▸ **Daftar Tugas**
**1)** Salin kembali bagian artikel pasar keuangan ini, mulai dari "Sepanjang pekan lalu, IHSG" dan terus sampai "profit taking investor.", lalu ganti "Rabu" dengan "Selasa".
**2)** Jawablah pertanyaan berikut berdasarkan artikel pasar keuangan di bawah.
(a) Berapa persen IHSG melesat sepanjang pekan lalu?
(b) Pada hari apa IHSG mencatatkan koreksi?
(c) Berapa pekerjaan yang ditambah pengusaha swasta pada Agustus menurut data payrolls ADP?

Suhu Politik RI Mulai Memanas, IHSG & Rupiah Ikut Bergejolak?
- Pasar keuangan Indonesia mencatat kinerja cemerlang pada pekan lalu
- Wall Street mengakhiri perdagangan di zona hijau pada akhir pekan lalu di tengah optimisme pasar mengenai kebijakan The Fed
- Data cadangan devisa, KTT ASEAN, serta suhu politik yang memanas akan membayangi kinerja keuangan RI sepekan ke depan
Jakarta, CNBC Indonesia - Pasar keuangan Indonesia mencatatkan kinerja cemerlang pekan lalu sejalan melemahnya tekanan global.
Pasar keuangan Indonesia diharapkan bisa melanjutkan kinerja positifnya pada hari ini, di tengah sepinya sentimen kuat. Selengkapnya mengenai sentimen pasar hari ini bisa dibaca pada halaman 3 dan 4 artikel ini.
Indeks Harga Saham Gabungan (IHSG) sepanjang pekan lalu terpantau melesat hingga 1,1%. Penguatan ini memperpanjang tren positif menjadi dua pekan beruntun.
Pada perdagangan Jumat (1/9/2023), IHSG juga ditutup menguat 0,35% ke posisi 6.977,654.
Sepanjang pekan lalu, IHSG konsisten bergerak di level psikologis 6.900. Bahkan, IHSG sempat menyentuh level psikologis 7.000 pada perdagangan sesi I Rabu pekan lalu.
IHSG hanya mencatatkan koreksi sekali saja, yakni pada perdagangan Kamis karena adanya aksi profit taking investor.
Nilai transaksi IHSG mencapai Rp 46,1 triliun dengan volume 100,3 miliar saham pada pekan lalu. Sayangnya, investor asing tercatat masih melakukan aksi jual bersih (net sell) mencapai Rp 2,1 triliun di seluruh pasar sepanjang pekan lalu.
IHSG yang cukup menggembirakan pada pekan lalu ditopang oleh sikap optimisme pasar akan prospek berakhirnya era suku bunga tinggi. Selain itu, data tenaga kerja di Amerika Serikat (AS) yang mulai mendingin juga menjadi penopang bursa saham global.
Saat ini ekonomi AS mengalami kelesuan dalam beberapa hal. Terbaru, data payrolls ADP menunjukkan pengusaha swasta menambah 177.000 pekerjaan pada Agustus. Jumlah tersebut jauh di bawah angka revisi pada Juli yaitu 371.000. Itu juga meleset dari perkiraan Dow Jones sebesar 200.000.

▸ **Data Tercatat**
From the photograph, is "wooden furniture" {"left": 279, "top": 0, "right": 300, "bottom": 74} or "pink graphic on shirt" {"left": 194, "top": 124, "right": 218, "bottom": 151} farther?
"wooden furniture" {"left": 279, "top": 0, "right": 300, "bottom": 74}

▸ **Jawaban yang Diharapkan**
**1)**
Sepanjang pekan lalu, IHSG konsisten bergerak di level psikologis 6.900. Bahkan, IHSG sempat menyentuh level psikologis 7.000 pada perdagangan sesi I Selasa pekan lalu.
IHSG hanya mencatatkan koreksi sekali saja, yakni pada perdagangan Kamis karena adanya aksi profit taking investor.

**2)**
(a) 1,1%
(b) Kamis
(c) 177.000